Heavy and oppressive?

And month after month, year after year, with no physical change to match... have you felt this way? Oppressed by a hope gone unfulfilled and seemingly ignored by the Creator of the Universe. The one who made the promise in the first place?

Me too.

I have a large problem with hope.

Most days I wake to the sound of it, clamoring inside my heart, a far off rhythm I can’t quite name. I seem to wear it on my sleeve just waiting for someone to walk by, tell me how foolish all this is and give me permission to finally let this hope go. I keep hoping it’ll be stolen by an unsuspecting pick-pocket. Good riddance.

Other days, I’ve all but forgotten what it is that I am specifically hoping for. Hope becomes a four letter word, because I’m just so angry that I’m still asking God for the one thing I know I’ve been promised - and feel I cannot live without.

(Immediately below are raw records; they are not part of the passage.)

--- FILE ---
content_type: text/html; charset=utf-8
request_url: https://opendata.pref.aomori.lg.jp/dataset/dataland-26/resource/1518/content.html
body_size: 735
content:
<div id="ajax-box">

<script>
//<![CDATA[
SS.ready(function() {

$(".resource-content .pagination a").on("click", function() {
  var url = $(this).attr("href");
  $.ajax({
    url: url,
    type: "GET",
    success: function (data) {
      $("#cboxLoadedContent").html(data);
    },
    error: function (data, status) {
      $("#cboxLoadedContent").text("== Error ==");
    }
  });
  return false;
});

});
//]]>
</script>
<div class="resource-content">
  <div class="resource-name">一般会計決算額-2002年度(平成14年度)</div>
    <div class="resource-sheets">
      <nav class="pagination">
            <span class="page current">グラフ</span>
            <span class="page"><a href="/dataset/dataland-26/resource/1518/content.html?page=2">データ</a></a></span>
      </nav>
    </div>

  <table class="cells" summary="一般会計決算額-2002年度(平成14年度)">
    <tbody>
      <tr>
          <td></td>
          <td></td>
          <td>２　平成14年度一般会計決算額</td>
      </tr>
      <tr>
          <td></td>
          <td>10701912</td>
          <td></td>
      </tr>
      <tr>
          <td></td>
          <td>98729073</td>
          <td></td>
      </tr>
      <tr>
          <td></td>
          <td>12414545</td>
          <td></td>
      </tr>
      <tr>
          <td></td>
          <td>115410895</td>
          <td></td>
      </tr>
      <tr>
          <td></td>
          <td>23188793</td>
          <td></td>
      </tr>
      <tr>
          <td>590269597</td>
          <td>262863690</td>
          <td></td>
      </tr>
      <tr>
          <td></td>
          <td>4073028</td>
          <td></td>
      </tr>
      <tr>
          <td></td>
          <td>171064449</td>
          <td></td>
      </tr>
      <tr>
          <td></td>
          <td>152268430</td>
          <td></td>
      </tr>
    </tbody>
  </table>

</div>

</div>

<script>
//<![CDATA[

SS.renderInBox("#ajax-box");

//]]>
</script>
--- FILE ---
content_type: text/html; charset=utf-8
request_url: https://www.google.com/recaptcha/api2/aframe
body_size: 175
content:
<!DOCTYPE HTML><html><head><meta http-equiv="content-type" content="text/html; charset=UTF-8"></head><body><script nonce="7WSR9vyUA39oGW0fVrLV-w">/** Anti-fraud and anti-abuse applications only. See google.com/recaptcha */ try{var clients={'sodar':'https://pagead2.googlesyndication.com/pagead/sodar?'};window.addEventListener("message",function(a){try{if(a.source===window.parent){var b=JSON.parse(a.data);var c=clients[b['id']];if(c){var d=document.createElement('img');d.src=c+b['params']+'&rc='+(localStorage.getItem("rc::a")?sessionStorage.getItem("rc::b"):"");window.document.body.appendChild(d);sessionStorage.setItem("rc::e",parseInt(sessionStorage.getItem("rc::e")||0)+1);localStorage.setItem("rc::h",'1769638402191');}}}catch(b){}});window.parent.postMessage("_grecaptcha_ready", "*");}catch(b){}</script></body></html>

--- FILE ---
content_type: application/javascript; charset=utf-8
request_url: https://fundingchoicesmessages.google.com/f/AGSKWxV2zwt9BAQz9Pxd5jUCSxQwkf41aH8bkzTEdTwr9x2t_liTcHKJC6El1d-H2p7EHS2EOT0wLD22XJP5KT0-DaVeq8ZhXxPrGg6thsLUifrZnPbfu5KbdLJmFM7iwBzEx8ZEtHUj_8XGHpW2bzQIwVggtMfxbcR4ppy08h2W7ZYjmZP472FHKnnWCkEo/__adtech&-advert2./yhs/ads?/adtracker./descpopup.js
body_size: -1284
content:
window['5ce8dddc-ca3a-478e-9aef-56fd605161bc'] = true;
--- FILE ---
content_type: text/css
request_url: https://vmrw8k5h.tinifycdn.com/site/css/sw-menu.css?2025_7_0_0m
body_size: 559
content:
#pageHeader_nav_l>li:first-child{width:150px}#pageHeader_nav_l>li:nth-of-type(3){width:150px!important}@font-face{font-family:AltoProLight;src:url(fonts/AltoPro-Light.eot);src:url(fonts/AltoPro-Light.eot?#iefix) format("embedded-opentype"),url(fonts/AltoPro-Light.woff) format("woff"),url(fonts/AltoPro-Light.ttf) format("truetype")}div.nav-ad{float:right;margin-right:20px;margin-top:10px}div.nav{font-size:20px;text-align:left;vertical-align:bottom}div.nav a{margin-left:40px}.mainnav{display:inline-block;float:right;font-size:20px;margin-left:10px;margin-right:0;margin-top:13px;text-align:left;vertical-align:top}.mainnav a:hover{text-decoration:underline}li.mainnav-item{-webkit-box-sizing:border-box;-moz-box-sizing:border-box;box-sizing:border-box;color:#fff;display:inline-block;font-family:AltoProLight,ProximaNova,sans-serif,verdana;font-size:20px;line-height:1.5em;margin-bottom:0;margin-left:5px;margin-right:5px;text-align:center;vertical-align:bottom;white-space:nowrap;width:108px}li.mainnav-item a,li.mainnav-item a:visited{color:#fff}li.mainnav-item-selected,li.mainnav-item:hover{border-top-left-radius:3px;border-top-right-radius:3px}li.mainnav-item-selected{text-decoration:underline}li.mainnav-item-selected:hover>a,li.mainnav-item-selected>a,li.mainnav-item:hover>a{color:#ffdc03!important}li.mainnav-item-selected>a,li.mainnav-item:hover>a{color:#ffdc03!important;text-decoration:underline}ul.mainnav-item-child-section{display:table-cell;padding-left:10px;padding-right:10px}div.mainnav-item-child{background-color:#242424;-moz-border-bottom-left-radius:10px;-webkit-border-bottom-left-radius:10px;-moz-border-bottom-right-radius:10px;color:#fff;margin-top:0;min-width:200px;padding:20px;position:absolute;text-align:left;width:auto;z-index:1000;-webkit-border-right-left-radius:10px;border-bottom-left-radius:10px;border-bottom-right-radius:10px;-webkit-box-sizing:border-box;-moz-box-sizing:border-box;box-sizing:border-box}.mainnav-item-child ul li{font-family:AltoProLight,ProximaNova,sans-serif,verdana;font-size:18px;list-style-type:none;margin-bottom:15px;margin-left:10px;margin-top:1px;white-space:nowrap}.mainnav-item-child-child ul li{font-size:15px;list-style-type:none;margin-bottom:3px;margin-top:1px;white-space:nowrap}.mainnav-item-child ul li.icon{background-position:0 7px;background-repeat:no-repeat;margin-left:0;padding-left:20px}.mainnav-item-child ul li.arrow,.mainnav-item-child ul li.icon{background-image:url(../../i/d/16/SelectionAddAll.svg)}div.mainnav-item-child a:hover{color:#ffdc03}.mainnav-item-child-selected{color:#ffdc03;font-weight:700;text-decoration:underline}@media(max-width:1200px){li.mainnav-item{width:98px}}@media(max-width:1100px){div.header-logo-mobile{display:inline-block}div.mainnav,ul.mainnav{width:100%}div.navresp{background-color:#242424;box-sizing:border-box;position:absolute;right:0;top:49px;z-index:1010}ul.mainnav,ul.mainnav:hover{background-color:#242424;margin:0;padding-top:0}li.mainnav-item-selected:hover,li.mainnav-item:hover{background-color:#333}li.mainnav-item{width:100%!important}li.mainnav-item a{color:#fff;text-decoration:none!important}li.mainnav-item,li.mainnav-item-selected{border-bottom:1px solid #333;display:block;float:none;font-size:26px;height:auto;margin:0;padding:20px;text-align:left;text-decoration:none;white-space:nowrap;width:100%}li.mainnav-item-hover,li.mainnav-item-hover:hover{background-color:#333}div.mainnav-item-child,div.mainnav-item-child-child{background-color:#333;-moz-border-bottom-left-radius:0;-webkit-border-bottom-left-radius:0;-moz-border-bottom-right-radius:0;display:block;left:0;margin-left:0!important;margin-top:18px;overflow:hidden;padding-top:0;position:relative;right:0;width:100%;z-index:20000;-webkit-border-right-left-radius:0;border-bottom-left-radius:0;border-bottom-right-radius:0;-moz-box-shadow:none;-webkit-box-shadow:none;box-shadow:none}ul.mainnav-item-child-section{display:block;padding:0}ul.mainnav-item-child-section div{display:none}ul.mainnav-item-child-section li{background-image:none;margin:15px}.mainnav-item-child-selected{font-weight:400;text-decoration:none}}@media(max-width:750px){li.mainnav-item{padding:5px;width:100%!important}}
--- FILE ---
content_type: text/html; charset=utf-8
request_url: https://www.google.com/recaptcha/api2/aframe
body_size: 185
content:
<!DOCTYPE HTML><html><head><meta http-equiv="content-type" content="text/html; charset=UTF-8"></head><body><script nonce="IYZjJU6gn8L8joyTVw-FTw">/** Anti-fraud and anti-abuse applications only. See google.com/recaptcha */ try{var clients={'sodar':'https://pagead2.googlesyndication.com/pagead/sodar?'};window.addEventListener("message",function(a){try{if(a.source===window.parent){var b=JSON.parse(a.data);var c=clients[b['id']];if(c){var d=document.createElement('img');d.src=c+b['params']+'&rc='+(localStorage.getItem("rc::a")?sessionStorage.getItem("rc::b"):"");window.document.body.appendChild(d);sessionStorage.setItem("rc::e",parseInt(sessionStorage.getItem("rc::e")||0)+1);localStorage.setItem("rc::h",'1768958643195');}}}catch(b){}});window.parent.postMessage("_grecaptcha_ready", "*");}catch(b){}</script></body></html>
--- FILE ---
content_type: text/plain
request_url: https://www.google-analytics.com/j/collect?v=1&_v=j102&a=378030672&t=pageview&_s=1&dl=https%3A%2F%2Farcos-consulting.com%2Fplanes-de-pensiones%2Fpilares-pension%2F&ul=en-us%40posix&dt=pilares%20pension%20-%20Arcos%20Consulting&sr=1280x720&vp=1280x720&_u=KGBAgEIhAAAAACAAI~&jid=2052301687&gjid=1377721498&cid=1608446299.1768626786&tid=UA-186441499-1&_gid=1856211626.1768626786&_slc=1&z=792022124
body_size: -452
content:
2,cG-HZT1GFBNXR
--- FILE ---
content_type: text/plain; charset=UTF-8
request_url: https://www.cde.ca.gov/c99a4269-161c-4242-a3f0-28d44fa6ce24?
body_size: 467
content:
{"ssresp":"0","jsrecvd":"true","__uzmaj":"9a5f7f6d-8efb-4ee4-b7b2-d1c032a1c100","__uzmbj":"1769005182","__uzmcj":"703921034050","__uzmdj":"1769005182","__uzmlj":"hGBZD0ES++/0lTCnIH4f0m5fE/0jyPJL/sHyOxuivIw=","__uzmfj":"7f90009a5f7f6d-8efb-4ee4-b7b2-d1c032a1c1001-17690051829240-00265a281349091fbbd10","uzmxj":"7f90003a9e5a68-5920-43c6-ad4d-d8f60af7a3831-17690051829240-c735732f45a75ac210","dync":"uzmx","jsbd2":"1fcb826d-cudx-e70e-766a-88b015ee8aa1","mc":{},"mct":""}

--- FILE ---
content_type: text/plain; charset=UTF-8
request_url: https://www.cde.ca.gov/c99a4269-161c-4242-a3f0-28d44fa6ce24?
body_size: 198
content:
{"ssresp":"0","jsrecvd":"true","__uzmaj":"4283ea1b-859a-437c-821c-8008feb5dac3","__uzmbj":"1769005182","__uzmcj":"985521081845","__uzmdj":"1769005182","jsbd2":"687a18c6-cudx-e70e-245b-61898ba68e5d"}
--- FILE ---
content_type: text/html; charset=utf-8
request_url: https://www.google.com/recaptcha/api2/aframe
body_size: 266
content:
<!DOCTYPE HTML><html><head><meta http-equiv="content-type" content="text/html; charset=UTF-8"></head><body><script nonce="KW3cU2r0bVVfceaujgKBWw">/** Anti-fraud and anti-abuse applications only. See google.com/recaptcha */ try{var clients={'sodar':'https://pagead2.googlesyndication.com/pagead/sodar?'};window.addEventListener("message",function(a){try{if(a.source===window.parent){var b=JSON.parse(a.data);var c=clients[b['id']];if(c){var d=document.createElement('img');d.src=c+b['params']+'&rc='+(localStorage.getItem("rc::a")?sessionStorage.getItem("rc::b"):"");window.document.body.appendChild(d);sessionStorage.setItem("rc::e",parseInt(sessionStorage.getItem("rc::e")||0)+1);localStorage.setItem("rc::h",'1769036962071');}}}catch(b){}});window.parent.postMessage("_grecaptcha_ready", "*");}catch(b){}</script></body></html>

On those days, all I can say is,

“I hope God keeps his promises.”

Still other days, I find myself in the company of well-meaning confidants who, in an attempt to talk me down from my larger emotions, say unhelpful things like: Maybe you’ve set your expectations too high, or, don’t get your hopes up. Or, that’s not realistic.

I’ll be honest, on my weaker days, I’ve said these things to myself.

But it never helps.

Did you know that hope is actually a four letter word? A verb to be exact. It comes from the archaic words: trust and reliance.

And I have not been able to shake this hope, because I know that I was born out of a miracle.

On the morning of my birth, when my mother, on an exam table, pushed for me - I was already dead.

And in the panic of the next moments, I was rushed to the room next door, my father was shown the waiting room, and my mother was left alone on a table to bleed and catch her breath...

Alone.

Every year, on my birthday, she recites the prayer/demand she said out loud, for as alone as she seemed on that table, she was not.

She said, “If you are the God everyone says you are, bring my baby back, and I will serve you forever.”

In that instant, there was a small but persistent cry from the room next door and she knew she’d spend the rest of her life keeping that promise.

Look, this was only the first of an uncomfortably large number of times doctors would tell me that my very survival is

unrealistic.

And if I was born inside a miraculous and desperate plea, I know there is absolutely nothing I could ask God for that would ever be beyond his infinite reach. I also know that this isn’t only true for me.

Hope anchors us all, this side of heaven.

What I’m learning is this: Hope doesn’t pin us down to make us miserable on purpose. God’s hope is an invitation to a larger, more miraculous story - one of redemption and glory.

Hope was his design for us all along.

And when it feels like there is gravel in our sandals and we can’t possibly take another step - God is with us. And when we cry out in grief and anger and confusion - He is also there. Mourning our loses.

Refilling our cups of hope.

And hoping we will ask him for more.

*** 

FullSizeRender.jpg

There you have it. Hope. And just when I thought I had this word sorted out in my heart, I was given a small gift. A mug with the word “hope” scripted across the front.  

 

I am humbled and grateful all the more.